Posted on: 14 June 2019

Do you want to grow your small business, but aren't sure how to get where you want to be? Many owners and managers spend sleepless nights and overworked days trying to shepherd their company to the next level.

There is an easier way, though. Have you considered hiring a CFO (Chief Financial Officer) service to provide affordable financial direction for your growth project? If not, here are four of the best things an outsourced CFO service can do to get you to the next stage. 

Financial Strategy

For some companies, growth comes unexpectedly and organically. For others, it requires skill and strategy to find the next steps. Either way, though, you need to manage your growth — pushing and pulling back as well as keeping it going in the right directions. A CFO is more about future strategies than they are about the minutiae of daily financial operations, so their focus will be on how choices contribute (or fail to contribute) to growth over the next few years. 

Forecasting

Forecasting involves using past and current data to make projections about your company's future. It projects things like future revenue potential, future expenses, growth rates, product line rollout, and risk factors. Forecasts and expectations — both short- and long-term — are used in conjunction with strategic plans to accomplish the goals of your business.

System Design

Growth, new product lines, expanded appeals, and larger operations all call for continuous improvement in systems.
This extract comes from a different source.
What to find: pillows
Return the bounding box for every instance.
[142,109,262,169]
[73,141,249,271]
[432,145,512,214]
Your financial software, for instance, may be fine at your current levels of use, but it may not be able to expand to keep up with growth for the next few years. Other systems — like accounting department operations, approvals, inter-department cooperation, and manufacturing methods — benefit from a CFO who can look to the future instead of the present.

Report Interpretation

The accounting department or a controller can create financial reports every month and analyze them for certain aspects. But a CFO is trained to use reports for larger research purposes. They can look at income in certain product lines or geographic regions to find useful patterns. They can determine where are the best places to cut costs and where you need to put more investment. They can also see how financial statements will look to future suppliers, banks, creditors, and potential partners.

Which of these services from a CFO will bring the most value to your company's plans? Whether you need a long-term strategy, redesign of your current systems, or the ability to see patterns in your data, hiring a CFO — even part-time — will bring long-lasting benefits.